EXERCISE INSTRUCTIONS>
Please reproduce the entries below exactly from the line with "this 1000×667 image." through their last line, leaving out any pictures.

-------- DATA FOR PROCESSING

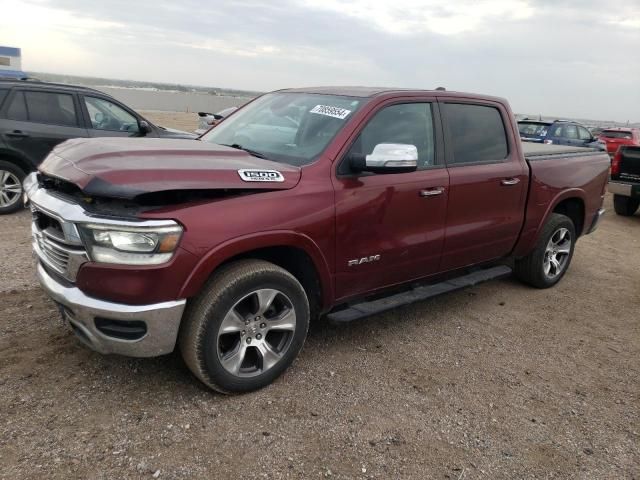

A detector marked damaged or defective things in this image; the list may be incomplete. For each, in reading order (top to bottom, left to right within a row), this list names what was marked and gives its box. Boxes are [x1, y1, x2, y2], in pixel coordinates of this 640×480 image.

dented hood [39, 137, 300, 199]
crumpled hood [38, 137, 302, 199]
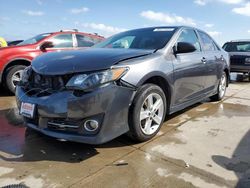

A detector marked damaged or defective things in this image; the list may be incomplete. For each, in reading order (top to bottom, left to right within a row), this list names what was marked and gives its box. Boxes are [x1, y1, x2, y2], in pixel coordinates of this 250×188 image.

cracked headlight [66, 67, 129, 90]
damaged front bumper [15, 84, 136, 145]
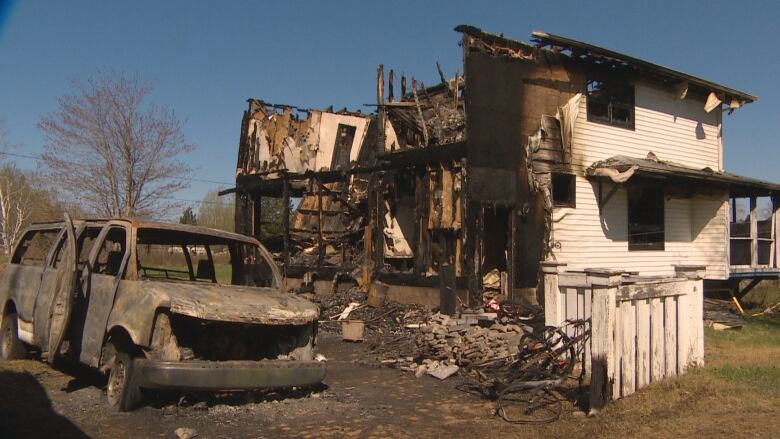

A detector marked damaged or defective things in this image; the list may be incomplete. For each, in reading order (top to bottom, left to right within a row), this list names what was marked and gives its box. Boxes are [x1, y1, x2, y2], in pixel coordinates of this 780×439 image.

burned house [230, 24, 780, 312]
burned tire [0, 312, 27, 360]
burned tire [105, 342, 143, 410]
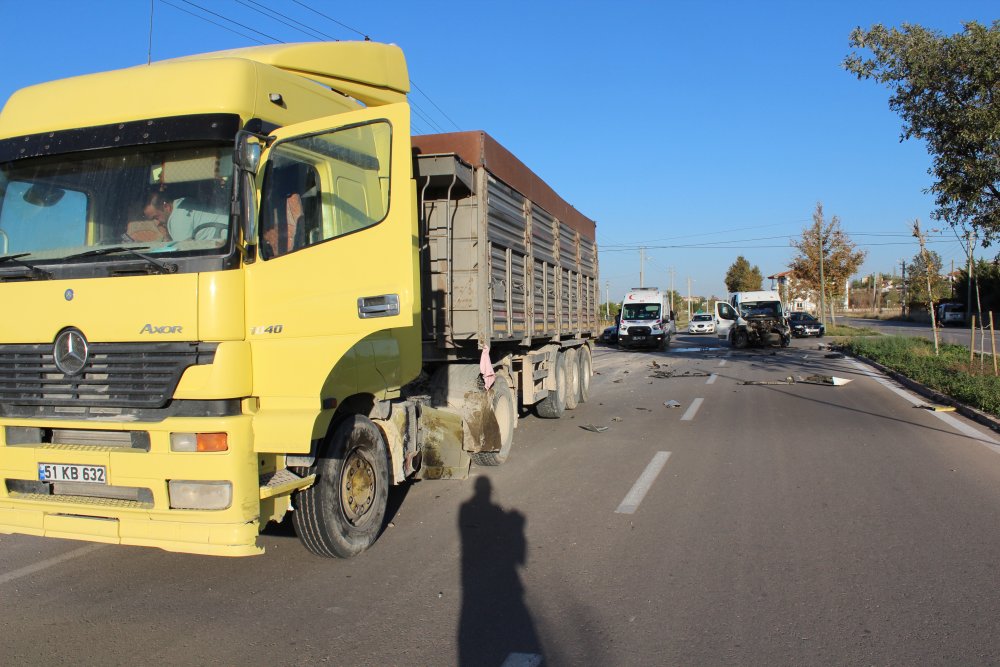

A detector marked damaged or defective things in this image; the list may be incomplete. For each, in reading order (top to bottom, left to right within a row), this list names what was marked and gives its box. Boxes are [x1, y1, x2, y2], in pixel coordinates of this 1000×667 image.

damaged vehicle [716, 290, 792, 350]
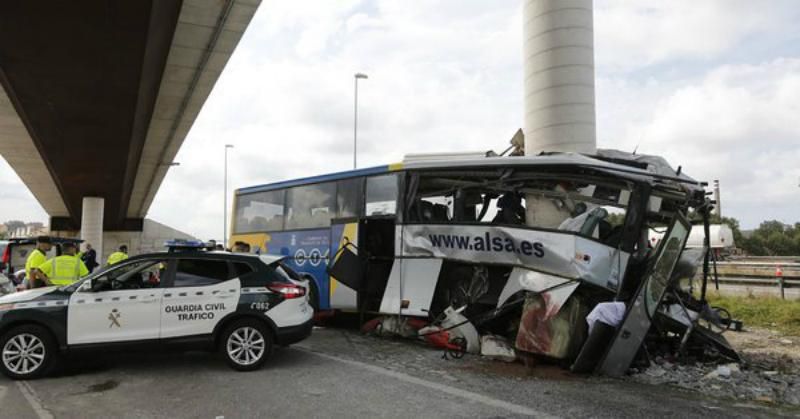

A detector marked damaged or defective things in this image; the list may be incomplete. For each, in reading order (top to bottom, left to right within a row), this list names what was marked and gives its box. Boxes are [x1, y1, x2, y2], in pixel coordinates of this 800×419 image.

----------------

PROBLEM SOLUTION>
A detector marked damaged or defective things in this image; the list may be incomplete. For each, in reading order (top to bottom, left to right within a row), this list names what was marked and gives its box. Boxes are [x1, y1, x2, y2], in pixel coordinates of this 1000×667 image.

damaged vehicle [716, 290, 792, 350]

A detector marked damaged or defective things in this image; the list may be incomplete. For each, in reading order (top to bottom, left to right within a row), this list names what was marked and gives its box. Boxes are [x1, y1, x2, y2], in pixel coordinates of this 800×419 image.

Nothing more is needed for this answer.